Die nächste Steilvorlage wartete ja schon auf mich: "Beeindruckend übrigens, wie gut du dich in meinem Stammbaum auskennst." Denn ich hatte niemals erwähnt, dass es eine Annaea war, die einen Sergius geehelicht hatte! Genauso gut hätte ich ja beispielsweise auch mütterlicherseits die Urenkelin des annaeischen Auguren sein können. "Ich nehme das als Kompliment, wenngleich ich natürlich weiß, dass die so weit in die Vergangenheit reichende Geschichte meiner Gens selbstverständlich faszinierend auch auf andere wirken muss...." Den Teilsatz "die auf eine nicht ganz so lange und bedeutungsvolle Tradition zurückblicken können" ließ ich nur ganz hauchzart unterschwellig in meinem Tonfall mitschwingen.
Das glockenhelle Lachen, das ich für mehr als unangebracht hielt (ICH hatte zuvor nicht so laut gelacht, sondern zur Erinnerung: mich stets in dezentem Kichern geübt!), quittierte ich mit einer hochgezogenen Augenbraue, während ich davon unbeeindruckt weiterlächelte. Daran, dass sich der Kerl also im Bürgerkrieg hier vergleichsweise sinnleer, wie mir erscheinen wollte, in Lebensgefahr gebracht hatte, war in meinen Augen nur wenig ruhmreich. Das tat mir fast schon ein wenig Leid, aber das war einfach meine Meinung dazu. "Nun, wenn du meinst. Dann werde ich vielleicht wirklich nochmal irgendwann von ihm hören.", antwortete ich der Tiberierin amüsiert über diesen missglückten Versuch des Eindruckschindens. Meine ursprüngliche Frage (zugegeben, sie war nur indirekt zwischen den Zeilen herauszuhören gewesen) hatte sie mir in ihrem Drang ihrem Bruder (zusätzliche) Größe zu verleihen damit allerdings noch immer nicht beantwortet. 'ER' hätte nicht übertrieben damit, dass ich eine hinreißende Verlobten meines Marcus sei, hatte sie gesagt. Woher aber bitte kannte dieser Tiberius mich, wenn ich ihn ganz offenkundig angab nicht zu kennen? - Fragen über Fragen, auf die ich weder Antwort wusste, noch Antwort bekam.

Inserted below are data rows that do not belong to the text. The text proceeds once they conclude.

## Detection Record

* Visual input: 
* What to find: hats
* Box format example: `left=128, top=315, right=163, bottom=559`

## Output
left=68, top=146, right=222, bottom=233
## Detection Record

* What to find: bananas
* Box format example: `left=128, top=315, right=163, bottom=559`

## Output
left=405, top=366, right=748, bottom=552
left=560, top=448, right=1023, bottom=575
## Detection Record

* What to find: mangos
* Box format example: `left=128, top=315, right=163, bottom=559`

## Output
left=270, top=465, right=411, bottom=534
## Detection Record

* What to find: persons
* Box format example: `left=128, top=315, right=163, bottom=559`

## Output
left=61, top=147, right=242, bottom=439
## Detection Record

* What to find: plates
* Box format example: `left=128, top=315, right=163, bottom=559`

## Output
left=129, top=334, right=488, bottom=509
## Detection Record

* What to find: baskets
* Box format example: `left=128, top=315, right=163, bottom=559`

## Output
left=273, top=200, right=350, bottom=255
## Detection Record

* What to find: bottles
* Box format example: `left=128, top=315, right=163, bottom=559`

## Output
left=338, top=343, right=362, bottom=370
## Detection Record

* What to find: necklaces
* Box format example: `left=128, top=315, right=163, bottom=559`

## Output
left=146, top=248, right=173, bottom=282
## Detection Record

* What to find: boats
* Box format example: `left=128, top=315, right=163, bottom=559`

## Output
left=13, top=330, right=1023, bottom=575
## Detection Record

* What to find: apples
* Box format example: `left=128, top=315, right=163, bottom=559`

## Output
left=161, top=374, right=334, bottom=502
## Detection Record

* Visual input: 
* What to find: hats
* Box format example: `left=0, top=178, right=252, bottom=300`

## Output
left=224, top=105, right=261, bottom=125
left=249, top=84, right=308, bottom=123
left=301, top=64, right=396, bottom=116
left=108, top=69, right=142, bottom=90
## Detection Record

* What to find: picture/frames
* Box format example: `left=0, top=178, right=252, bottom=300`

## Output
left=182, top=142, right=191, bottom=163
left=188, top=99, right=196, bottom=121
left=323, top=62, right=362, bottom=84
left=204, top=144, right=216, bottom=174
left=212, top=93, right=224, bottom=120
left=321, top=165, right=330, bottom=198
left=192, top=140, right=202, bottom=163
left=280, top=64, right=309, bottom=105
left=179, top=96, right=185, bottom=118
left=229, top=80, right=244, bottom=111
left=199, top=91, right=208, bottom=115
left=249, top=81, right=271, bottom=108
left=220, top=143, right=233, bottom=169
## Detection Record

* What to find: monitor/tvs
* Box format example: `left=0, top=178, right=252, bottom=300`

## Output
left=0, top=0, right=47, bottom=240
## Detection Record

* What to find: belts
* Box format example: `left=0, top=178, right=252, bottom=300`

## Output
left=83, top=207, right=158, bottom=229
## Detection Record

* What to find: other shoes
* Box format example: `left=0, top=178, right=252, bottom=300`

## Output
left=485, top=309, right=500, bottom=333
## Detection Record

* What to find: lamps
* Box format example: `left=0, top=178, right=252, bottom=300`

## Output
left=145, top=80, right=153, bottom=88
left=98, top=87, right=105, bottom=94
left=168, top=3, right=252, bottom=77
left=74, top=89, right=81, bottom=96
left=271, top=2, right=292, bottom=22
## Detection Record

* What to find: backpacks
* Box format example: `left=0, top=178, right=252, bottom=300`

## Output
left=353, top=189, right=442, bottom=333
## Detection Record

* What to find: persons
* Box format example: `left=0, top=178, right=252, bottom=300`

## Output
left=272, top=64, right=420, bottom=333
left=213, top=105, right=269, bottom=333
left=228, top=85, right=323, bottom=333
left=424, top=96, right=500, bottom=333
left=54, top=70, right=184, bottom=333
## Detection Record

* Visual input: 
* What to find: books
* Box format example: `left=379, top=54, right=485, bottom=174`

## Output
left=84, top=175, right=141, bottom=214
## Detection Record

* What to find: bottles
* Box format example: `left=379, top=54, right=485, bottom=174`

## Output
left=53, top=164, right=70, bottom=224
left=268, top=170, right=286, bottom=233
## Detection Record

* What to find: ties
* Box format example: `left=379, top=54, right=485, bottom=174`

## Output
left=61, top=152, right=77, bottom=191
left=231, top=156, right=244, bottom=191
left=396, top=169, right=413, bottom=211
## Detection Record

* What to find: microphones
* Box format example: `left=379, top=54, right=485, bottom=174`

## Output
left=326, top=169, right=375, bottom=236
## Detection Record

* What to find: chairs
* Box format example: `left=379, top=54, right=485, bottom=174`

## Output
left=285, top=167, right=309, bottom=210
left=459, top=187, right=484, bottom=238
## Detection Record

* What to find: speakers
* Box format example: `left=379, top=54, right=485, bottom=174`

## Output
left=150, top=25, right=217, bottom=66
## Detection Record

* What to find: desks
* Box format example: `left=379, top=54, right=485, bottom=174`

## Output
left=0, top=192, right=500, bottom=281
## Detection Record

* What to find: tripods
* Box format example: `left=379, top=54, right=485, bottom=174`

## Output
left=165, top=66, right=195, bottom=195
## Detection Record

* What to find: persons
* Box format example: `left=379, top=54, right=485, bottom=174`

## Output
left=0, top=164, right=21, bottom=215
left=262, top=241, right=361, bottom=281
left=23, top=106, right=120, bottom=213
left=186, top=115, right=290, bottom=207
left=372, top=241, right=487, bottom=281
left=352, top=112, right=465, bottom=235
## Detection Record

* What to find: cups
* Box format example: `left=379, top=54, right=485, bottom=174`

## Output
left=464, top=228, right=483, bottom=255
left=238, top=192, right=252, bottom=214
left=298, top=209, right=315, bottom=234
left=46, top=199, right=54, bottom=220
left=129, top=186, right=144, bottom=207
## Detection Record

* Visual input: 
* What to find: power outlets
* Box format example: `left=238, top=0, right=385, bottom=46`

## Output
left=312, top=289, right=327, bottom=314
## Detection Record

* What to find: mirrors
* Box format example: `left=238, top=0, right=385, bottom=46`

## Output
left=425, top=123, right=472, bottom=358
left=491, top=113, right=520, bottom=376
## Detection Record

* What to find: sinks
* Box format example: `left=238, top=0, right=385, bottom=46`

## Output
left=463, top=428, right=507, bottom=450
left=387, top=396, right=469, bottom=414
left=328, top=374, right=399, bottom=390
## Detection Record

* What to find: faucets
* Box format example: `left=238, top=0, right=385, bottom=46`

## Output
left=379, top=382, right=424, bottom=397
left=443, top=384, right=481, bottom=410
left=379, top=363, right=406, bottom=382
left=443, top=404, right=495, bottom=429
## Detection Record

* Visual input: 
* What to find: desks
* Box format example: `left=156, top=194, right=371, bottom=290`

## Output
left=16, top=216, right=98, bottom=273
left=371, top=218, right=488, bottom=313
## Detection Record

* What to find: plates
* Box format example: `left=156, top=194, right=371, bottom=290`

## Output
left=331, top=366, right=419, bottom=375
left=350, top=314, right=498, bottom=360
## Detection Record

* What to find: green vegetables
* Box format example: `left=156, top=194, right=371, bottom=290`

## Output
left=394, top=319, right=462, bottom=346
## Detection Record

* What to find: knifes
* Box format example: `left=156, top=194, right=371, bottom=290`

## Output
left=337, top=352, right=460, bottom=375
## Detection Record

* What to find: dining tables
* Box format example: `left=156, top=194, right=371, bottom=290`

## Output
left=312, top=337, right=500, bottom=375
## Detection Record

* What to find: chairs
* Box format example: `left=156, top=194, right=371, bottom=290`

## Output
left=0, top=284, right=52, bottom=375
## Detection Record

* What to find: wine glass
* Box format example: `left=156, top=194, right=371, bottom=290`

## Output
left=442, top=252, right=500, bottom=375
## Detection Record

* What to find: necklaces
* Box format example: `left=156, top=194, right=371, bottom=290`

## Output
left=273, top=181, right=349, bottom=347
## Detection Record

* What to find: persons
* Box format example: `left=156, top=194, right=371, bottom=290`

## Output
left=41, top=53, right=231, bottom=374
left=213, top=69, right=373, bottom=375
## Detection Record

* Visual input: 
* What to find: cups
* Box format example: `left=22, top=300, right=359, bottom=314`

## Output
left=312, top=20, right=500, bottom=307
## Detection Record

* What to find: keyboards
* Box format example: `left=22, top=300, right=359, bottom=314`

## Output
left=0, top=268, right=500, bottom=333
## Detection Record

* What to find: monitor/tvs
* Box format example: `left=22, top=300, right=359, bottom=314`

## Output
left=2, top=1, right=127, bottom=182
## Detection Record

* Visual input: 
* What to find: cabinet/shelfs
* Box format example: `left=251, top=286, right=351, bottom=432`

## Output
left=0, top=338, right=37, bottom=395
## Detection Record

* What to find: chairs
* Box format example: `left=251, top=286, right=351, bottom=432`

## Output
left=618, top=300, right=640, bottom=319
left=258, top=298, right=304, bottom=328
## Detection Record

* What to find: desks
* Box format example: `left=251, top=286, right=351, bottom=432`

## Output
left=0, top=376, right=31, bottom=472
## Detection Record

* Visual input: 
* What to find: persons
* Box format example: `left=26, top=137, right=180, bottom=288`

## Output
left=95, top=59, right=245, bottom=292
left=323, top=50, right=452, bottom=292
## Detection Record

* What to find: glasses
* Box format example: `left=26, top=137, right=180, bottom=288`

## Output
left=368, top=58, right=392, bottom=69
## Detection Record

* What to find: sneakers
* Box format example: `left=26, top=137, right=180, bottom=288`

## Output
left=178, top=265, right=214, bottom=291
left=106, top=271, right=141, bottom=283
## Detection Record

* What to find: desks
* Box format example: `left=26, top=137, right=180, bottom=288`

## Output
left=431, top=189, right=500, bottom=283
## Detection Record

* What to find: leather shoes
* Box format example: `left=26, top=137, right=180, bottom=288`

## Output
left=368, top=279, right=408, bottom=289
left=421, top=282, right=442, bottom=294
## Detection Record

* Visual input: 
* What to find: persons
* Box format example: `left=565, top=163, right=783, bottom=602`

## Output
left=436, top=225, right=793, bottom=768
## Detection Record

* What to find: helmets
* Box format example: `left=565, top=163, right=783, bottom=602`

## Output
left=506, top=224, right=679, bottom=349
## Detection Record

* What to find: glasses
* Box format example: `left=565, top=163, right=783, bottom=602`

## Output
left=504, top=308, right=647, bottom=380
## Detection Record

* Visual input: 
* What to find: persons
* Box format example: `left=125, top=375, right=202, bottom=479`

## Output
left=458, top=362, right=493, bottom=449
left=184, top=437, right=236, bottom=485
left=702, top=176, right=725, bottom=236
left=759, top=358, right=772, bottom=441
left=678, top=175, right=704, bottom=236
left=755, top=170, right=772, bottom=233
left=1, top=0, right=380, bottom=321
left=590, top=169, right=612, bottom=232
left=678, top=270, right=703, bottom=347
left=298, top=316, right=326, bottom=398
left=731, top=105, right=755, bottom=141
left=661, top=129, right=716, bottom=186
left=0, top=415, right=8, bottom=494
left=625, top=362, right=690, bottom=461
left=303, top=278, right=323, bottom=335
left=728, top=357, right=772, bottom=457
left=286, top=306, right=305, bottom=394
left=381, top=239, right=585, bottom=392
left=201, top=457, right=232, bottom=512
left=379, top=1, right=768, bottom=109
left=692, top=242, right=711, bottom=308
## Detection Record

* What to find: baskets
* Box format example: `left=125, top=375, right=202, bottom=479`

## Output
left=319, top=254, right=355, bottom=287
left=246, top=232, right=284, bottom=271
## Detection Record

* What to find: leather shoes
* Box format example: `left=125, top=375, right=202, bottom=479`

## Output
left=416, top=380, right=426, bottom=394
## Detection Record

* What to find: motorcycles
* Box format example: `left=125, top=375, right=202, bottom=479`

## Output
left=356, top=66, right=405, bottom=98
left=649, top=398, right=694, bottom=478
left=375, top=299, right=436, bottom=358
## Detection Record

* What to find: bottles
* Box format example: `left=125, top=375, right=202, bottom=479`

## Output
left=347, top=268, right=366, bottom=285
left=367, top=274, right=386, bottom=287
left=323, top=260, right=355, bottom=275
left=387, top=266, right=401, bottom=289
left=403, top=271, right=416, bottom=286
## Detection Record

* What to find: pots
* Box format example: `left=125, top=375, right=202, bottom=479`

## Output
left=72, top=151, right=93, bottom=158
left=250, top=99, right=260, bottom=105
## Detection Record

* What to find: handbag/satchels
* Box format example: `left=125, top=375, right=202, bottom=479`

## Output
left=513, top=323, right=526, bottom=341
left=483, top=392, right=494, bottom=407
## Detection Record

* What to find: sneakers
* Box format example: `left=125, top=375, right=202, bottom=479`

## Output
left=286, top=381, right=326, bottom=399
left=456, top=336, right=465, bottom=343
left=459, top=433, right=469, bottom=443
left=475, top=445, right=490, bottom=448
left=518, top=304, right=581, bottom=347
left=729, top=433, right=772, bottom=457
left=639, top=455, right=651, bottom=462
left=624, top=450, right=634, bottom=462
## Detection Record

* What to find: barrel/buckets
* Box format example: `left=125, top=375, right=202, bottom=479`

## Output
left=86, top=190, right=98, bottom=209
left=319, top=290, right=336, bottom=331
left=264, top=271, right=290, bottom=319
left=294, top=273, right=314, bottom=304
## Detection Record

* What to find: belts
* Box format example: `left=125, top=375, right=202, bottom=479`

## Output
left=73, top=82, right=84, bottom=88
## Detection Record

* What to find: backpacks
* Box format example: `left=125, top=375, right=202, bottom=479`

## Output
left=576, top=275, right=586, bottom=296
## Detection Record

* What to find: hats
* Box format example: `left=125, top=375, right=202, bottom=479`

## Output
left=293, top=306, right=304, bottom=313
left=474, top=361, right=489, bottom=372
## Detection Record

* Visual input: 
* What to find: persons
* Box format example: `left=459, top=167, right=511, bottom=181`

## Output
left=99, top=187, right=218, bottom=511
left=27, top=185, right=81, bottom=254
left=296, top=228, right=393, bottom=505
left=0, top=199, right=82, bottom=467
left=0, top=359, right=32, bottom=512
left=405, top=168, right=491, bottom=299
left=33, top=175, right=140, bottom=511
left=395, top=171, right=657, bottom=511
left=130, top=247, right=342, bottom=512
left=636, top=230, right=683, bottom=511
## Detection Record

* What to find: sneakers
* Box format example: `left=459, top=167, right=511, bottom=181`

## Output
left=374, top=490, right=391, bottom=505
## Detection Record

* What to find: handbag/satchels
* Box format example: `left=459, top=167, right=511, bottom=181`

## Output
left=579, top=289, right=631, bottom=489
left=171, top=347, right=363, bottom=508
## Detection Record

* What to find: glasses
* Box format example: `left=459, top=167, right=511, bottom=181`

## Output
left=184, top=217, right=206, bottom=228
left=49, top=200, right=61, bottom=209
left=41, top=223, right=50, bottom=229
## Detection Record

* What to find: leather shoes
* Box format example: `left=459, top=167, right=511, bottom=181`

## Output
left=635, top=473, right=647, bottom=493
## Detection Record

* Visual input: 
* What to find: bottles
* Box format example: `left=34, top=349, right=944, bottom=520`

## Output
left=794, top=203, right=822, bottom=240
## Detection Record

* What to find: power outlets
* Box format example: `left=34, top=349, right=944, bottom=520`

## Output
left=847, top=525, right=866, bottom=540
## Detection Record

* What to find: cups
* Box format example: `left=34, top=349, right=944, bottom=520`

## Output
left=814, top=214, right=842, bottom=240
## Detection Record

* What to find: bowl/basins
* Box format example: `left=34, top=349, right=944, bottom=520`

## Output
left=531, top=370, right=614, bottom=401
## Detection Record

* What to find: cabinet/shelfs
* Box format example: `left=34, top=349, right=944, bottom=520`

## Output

Stattdessen lenkte die Tiberia nun ab und verwies mich so mehr oder weniger direkt wieder zu meinen beiden Freundinnen Paula und Tusca. Ja, es hörte sich beinahe so an, als könnte sie mich auf einmal nicht schnell genug wieder loswerden, obgleich ich mich dort gerade erst angefangen hatte mich in einem zivilisierten Disput mit ihr zu entspannen. Aus diesem Grund ignorierte ich diese Ausladung auch geflissentlich, wandte mich halb zu meinen beiden Freundinnen um und erklärte: "Meine beiden Freundinnen hier und ich, wir waren ebenfalls gerade auf dem Weg ins Wasser. Es wäre uns eine Freude, euch zu begleiten!", tat ich im Gegenteil so, als hätte ich dies als Einladung verstanden. Dann machte ich bekannt: "Paula, Tusca, das sind die edle Flavia Domitilla und ihre.. Bekannte Tiberia Lucia.", hielt ich mich natürlich an den Rang der Damen und stellte zunächst die Patrizierinnen vor, wobei ich bewusst nur von einer Bekanntschaft zwischen den beiden sprach und keiner Freundschaft. "Flavia, Tiberia, das sind meine beiden Freundinnen Pontia Paula und Titia Tusca." Meine beiden Freundinnen grüßen nahezu synchron mit einem freundschaftlichen "Salvete" und zu dritt schlossen wir uns den beiden Patrizierinnen an.
Bei der kurz darauf folgenden Frage nach zwei anderen Damen, die doch tatsächlich ohne eigenes Personal hier waren, blickte ich nur mitleidig in deren Richtung. Dabei sprach Paula zu Tusca im Flüsterton aus, was auch ich vermutete: "Wer weiß, vielleicht gehören sie zu besonders armen Familien, die sich einfach nicht selbst das geeignete Personal leisten können...." Tusca nickte. "Oder schlimmer noch: Vielleicht sind sie ja noch nichtmal echte Römerinnen...." Schockiert nahm Paula daraufhin die Hand vor den Mund. "Nein!"